Monday, April the 5th, 2004
back to: title, date or indexes
Perhaps the novelist Julian Barnes is to blame, since his novel Flaubert's Parrot was a huge bestseller. I haven't read it myself, so offer no opinion. What bothers me is that the title of the book has seemingly cast a spell over the entire British publishing industry. That format—[historical figure]'s + [everyday or whimsical object]—now infests the shelves of our bookshops to the point of teeth-gnashing despair. At first, only fiction caught the bug—Hemingway's Chair and Lenin's Trousers spring to mind—but once non-fiction contracted the virus, the plague was unstoppable. Yesterday, browsing desultorily in Waterstone's, I came upon the following within about five minutes: Pandora's Breeches; Wittgenstein's Poker; Rembrandt's Whore; Dorothy Parker's Elbow; and Schopenhauer's Porcupines, not to mention Schopenhauer's Telescope. I could go on, but I already feel quite ill.
A significant side-effect of this wretchedness is that in some cases one suspects the very content of the book has been twisted to fit the title.
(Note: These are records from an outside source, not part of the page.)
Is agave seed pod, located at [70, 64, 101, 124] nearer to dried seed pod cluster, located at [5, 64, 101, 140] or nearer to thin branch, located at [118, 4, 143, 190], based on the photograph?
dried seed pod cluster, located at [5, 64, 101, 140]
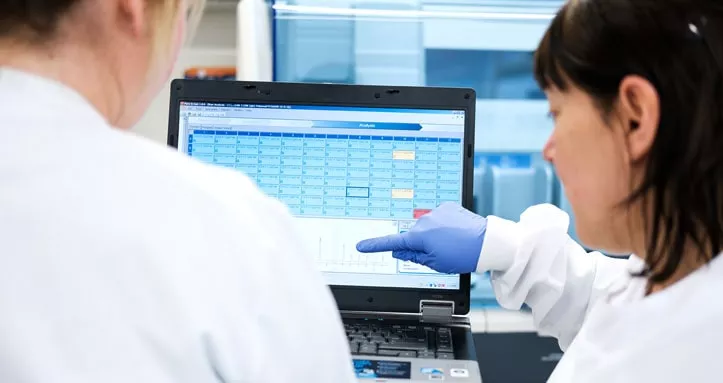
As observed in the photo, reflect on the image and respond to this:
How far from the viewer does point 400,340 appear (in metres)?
0.98

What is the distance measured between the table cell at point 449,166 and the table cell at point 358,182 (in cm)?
11

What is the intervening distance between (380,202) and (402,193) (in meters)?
0.03

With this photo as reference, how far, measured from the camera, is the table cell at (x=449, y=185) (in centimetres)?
106

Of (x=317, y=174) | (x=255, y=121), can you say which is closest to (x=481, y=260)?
(x=317, y=174)

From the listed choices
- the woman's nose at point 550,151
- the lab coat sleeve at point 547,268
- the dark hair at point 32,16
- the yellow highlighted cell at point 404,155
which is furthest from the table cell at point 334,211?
the dark hair at point 32,16

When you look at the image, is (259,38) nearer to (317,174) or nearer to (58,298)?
(317,174)

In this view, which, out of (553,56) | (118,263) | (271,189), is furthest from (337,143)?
(118,263)

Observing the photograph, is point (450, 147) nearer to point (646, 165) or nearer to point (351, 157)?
point (351, 157)

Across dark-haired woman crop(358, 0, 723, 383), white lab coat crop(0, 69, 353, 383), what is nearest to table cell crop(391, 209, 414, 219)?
dark-haired woman crop(358, 0, 723, 383)

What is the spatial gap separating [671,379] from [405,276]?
1.60ft

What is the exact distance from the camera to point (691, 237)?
68cm

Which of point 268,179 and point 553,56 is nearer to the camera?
point 553,56

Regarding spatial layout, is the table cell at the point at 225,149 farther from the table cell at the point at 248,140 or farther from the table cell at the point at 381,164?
the table cell at the point at 381,164

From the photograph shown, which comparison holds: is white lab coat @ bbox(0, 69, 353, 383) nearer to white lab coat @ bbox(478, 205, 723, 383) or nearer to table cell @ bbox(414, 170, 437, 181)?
white lab coat @ bbox(478, 205, 723, 383)
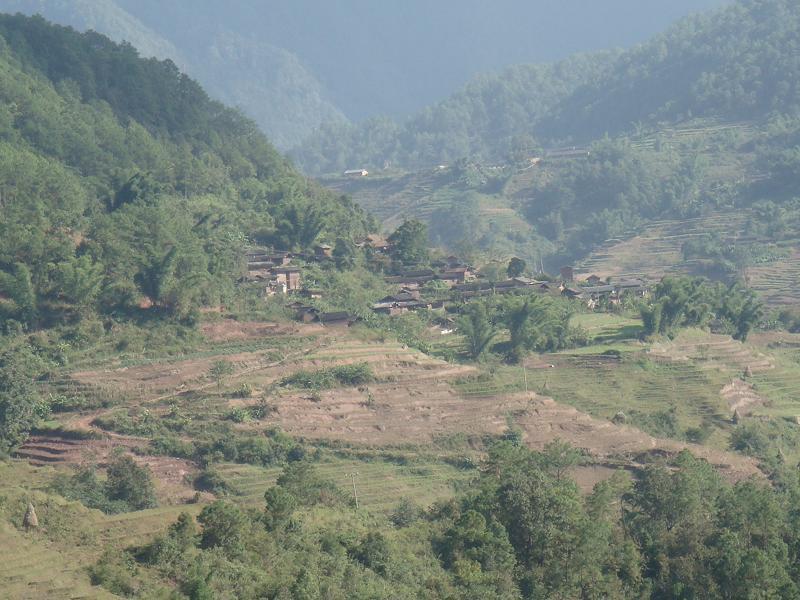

Giles Milton's Nathaniel's Nutmeg was ostensibly a history of the early spice trade, a subject of interest in itself. But because of the imperatives of the title, the author buoys up a single character—Captain Nathaniel Courthope—and gives him an importance in the narrative that is simply unjustifiable. I have no doubt that Giles Milton knows this, and knows that it damages his book, but bows to what is required by theBritish publishing industry—a contemptible, money-grubbing, market-driven playground for the alumni of Oxford and Cambridge universities, rife with nepotism. Even the witless goons who run it must surely learn when enough is enough?
This is one reason, of course, why Hooting Yard appears on the web. Renamed Sir Matt Busby's Cistern or Spinoza's Rhubarb, it would probably attract a five-figure advance … but only if the content were tailored to meet the requirements of the intellectually bankrupt poltroons who sign the cheques. I prefer to plough my lonely furrow. End of rant.